## GOAL OF THE EXERCISE
Count the lines of the listing below where "site" shows up, and please answer with that number only.

☆ ☆ ☆ ☆ ☆ ☆ ☆

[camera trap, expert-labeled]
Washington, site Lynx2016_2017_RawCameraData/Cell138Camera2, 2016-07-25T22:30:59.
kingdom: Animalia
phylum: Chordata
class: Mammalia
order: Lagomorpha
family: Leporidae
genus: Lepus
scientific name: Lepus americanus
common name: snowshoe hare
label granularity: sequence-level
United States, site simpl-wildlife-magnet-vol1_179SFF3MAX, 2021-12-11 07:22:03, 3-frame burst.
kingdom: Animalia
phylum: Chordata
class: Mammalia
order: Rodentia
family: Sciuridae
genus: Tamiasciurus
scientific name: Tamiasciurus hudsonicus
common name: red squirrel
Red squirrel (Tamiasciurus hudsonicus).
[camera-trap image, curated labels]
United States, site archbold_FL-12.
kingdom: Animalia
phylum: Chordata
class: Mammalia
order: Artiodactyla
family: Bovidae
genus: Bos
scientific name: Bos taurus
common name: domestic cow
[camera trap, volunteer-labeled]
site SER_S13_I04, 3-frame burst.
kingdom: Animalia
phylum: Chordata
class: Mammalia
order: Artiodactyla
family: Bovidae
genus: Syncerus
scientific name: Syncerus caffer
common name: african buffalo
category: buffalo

☆ ☆ ☆ ☆ ☆ ☆ ☆

## YOUR RESPONSE
4